» REQUIREMENTS
• 1. Translate this sentence from the share ownership text into French: "The Pirelli RE shares were assigned on 25 October 2010 with a ratio of one ordinary Pirelli RE share for each Pirelli & C. ordinary or savings stock owned after the conversion of shares into stock."
• 2. Reproduce the stretch of the share ownership text from "In execution of" through "14 July 2010.", substituting "exchange" for "conversion" throughout.

» TEXT SEGMENT

Information on the structure of share ownership

  • Shareholders approved the decision to separate Pirelli RE from the Pirelli Group
  • Ordinary shares entitle the holder to one vote par share
  • Savings shares have the right of pre-emption in the reimbursement of capital up to an amount of euro 3.19 per share

The subscribed and fully paid-in share capital of the company totalled Euro 1,377,878,879.78, consisting of a total of no. 487,991,493 shares without par value, 475,740,182 of which (Euro 1,343,286,427.00) are ordinary shares while 12,251,311 (Euro 34,592,452.78) are savings shares.

In this regard, note that the 15 July 2010 extraordinary sessions of the Company's ordinary shareholders' meeting resolved to eliminate par value of ordinary and savings shares, and to convert shares to stock with a ratio of 1 ordinary or savings stock for every 11 shares of the same type held.

In execution of the resolutions passed in the previous meetings, on 26 July 2010 the following operations were performed:

(i) conversion of the 5,233,142,002 ordinary shares without par value at a ratio of 1 new ordinary stock for every 11 ordinary shares owned;
(ii) conversion of the 134,764,421 savings shares in circulation according to a ratio of 1 new savings stock for every 11 savings shares owned.

At the same meeting, shareholders approved the decision to separate Pirelli RE from the Pirelli Group by proportionate assignment to ordinary and savings shareholders of 487,231,561 ordinary shares in Pirelli & C. RE owned by the Company. To this end, the Company approved a reduction of its share capital by Euro 178,813,982.89, corresponding to the value of the Pirelli RE shares assigned, determined on the basis of the official price of Pirelli RE shares as of 14 July 2010.

The Pirelli RE shares were assigned on 25 October 2010 with a ratio of one ordinary Pirelli RE share for each Pirelli & C. ordinary or savings stock owned after the conversion of shares into stock.

The share capital of Pirelli & C. as of the date of the Report is Euro 1,377,878,879.78, consisting of a total of no. 487,991,493 shares without par value, 475,740,182 of which (Euro 1,343,286,427.00) are ordinary shares while 12,251,311 (Euro 34,592,452.78) are savings shares.

Table no. 1 illustrates the precise breakdown of share capital. Note that the shareholders' meeting asked to approve the 2010 Financial Statements is asked to reduce the company's share capital by euro 32,498,345.12 (and therefore from Euro 1,377,878,879.78 to Euro 1,345,380,534.66) without deleting any shares in order to reduce to zero the negative reserve under shareholders' equity referred to as "Reserve for assignment of Prelios shares". Readers are referred to the Directors' Report available on the Company's website for more information on this point.

» DATASET EXCERPT
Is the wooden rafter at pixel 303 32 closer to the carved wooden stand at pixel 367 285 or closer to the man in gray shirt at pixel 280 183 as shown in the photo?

» TASK-BY-TASK ANSWERS
• 1. Les actions Pirelli RE ont été attribuées le 25 octobre 2010 selon un rapport d'une action ordinaire Pirelli RE pour chaque titre ordinaire ou d'épargne Pirelli & C. détenu après la conversion des actions en titres.

• 2.
In execution of the resolutions passed in the previous meetings, on 26 July 2010 the following operations were performed:

(i) exchange of the 5,233,142,002 ordinary shares without par value at a ratio of 1 new ordinary stock for every 11 ordinary shares owned;
(ii) exchange of the 134,764,421 savings shares in circulation according to a ratio of 1 new savings stock for every 11 savings shares owned.

At the same meeting, shareholders approved the decision to separate Pirelli RE from the Pirelli Group by proportionate assignment to ordinary and savings shareholders of 487,231,561 ordinary shares in Pirelli & C. RE owned by the Company. To this end, the Company approved a reduction of its share capital by Euro 178,813,982.89, corresponding to the value of the Pirelli RE shares assigned, determined on the basis of the official price of Pirelli RE shares as of 14 July 2010.